Mosques are conspicuously absent from the camps, in large part because the Saharawis "don't believe that to speak to God, you need a fancy place," explains Mr. Said.
Saharawis seldom pray in groups save on important Muslim holidays, and view even these ceremonies as purely optional. For some, this is a welcome escape-hatch from the religion's bloodier rituals.
"Each person has his own Islam," says Zorgan Laroussi, a translator in the camps who chose not to attend the mass slaughter of camels for the feast of al-Eid al-Fitr, which marks the end of Ramadan. His brother-in-law Salek did go, and relishes explaining the ritual's finer points while the two men and their families share a dish of grilled hindquarters.
Saharawis are equally welcoming of other religions. "There is an almost continuous presence of church groups from all over the world - in particular the US - in the camps," says Said. "Every year for the last four years, there has been a joint prayer at Easter."
"Tolerance is not something new, but it's something [Saharawi leaders] encourage," he says. "In a tolerant society, the center prevails, not the extremes. That means respect for others, whether for the faith or their ideas."
This credo finds ample use in the Saharawis' recent conversion to a united democratic government.
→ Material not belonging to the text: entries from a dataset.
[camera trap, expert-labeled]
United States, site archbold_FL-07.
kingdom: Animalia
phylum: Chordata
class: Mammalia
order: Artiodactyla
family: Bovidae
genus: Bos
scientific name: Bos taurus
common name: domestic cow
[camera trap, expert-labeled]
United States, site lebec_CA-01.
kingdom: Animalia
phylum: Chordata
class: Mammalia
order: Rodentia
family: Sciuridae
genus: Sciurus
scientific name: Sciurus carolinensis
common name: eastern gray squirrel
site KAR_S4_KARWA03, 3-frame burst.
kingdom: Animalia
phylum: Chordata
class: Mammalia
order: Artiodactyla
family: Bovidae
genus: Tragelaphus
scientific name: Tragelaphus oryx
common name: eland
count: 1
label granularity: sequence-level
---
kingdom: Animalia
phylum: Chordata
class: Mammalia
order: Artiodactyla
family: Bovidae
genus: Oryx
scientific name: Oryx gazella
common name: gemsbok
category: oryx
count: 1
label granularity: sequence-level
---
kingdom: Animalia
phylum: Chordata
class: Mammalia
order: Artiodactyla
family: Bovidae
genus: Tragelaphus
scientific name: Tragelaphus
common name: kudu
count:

Following their flight from Western Sahara, they quickly saw that overcoming the desert and the Moroccan Army meant forsaking old tribal loyalties. "What's most important is that we Saharawis hang together, so we highlight stories that promote unity among us," says Minister of Culture Miriam Salek, who works with the Ministry of Education and the Saharawi Youth Organization to keep alive Saharawi folklore and history.
In 1976, the Polisario proclaimed, and more or less became, the Saharawi Arab Democratic Republic. Although a government-in-exile, it is recognized by 75 countries, and the UN formally considers Western Sahara an occupied territory.
Tier upon tier of elected officials make up the camp government, from the national parliament down to neighborhood councils. Saharawis are avid voters, and many participate in local civil service - even if it's merely taking a twice-weekly shift on the trash detail, or helping dole out rations.
This could be the blueprint for an independent Western Sahara, and there is a general sense of pride and excitement among the Saharawis for their new society. "This has worked so far, what we have here," says one young daira (district) councilman, "and it should still work in Western Sahara. We built this on the hope of the people, and I don't think they'll want to change."
But as the years drag on, many fear they will never have the chance to find out. Their smoothly running camps and refusal to resort to terrorism keep them out of the public consciousness, relieving pressure on the UN to push for a quick settlement to the 29-year-old conflict. "We have been landless for so long," laments Tellib Helli Embarik, an old tribal leader. "I don't know if the UN is just waiting for us to disappear or what!"